-- Task input follows --

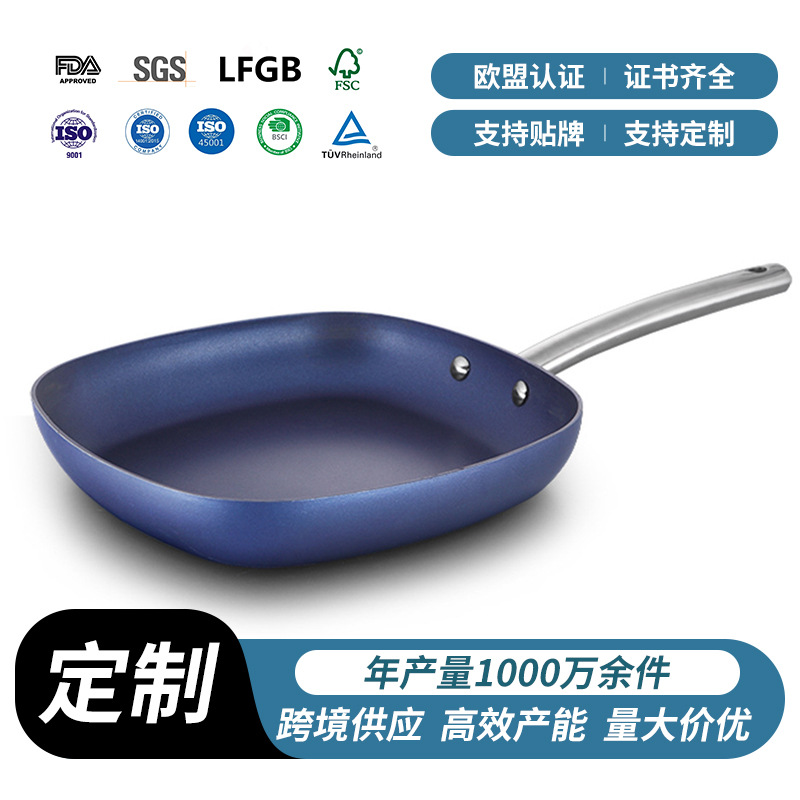 알루미늄 붙지 않는 팬 알루미늄 웍 무연 알루미늄 팬 알루미늄 팬 무연 팬 찜기 수프 냄비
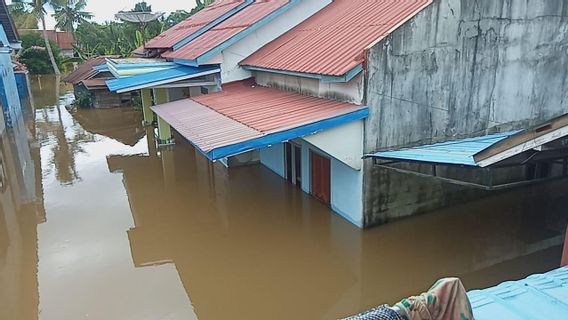 Banjir Hingga 3 Meter di Kabupaten Sintang, 21 Ribu Rumah Terendam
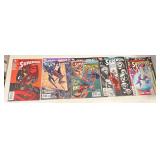 5PC DC Comics Assorted SuperGirl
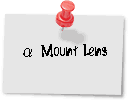 α Mount Lens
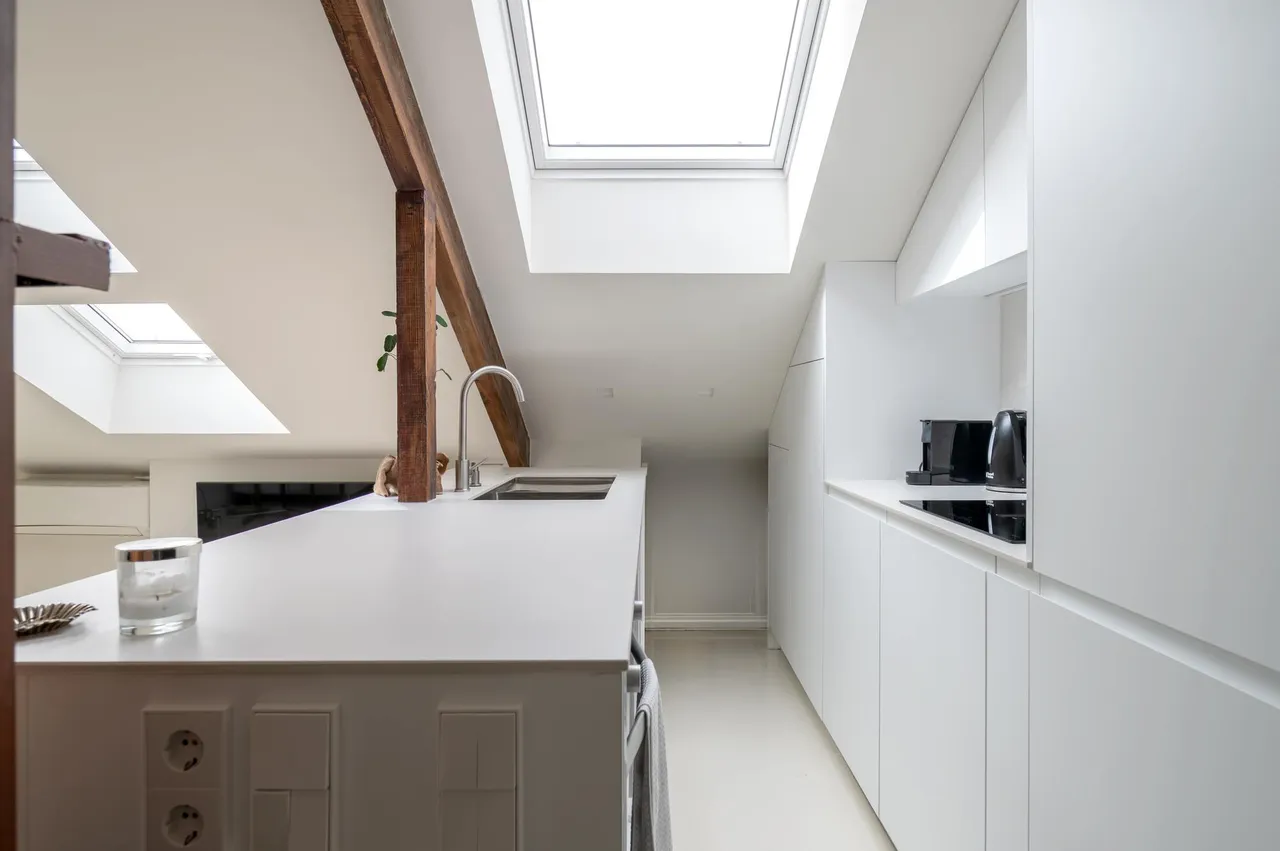 living - 95m² apartment for sale in Bellas Vistas, Madrid - gallery - 5
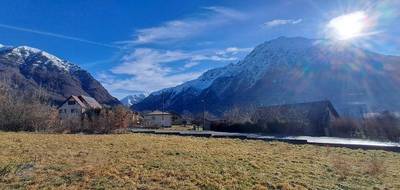 Terrain à Saint-Firmin en Hautes-Alpes (05) de 1000 m² à vendre au prix de 83800€ - 1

-- Task input concluded --

▶ **Your task**: None of the pictures belong in the copy. Write out exactly the lines from the line that holds "Banjir Hingga 3" through the last line of the listing above, both ends included.

▶ **Answer box**:
 Banjir Hingga 3 Meter di Kabupaten Sintang, 21 Ribu Rumah Terendam
 5PC DC Comics Assorted SuperGirl
 α Mount Lens
 living - 95m² apartment for sale in Bellas Vistas, Madrid - gallery - 5
 Terrain à Saint-Firmin en Hautes-Alpes (05) de 1000 m² à vendre au prix de 83800€ - 1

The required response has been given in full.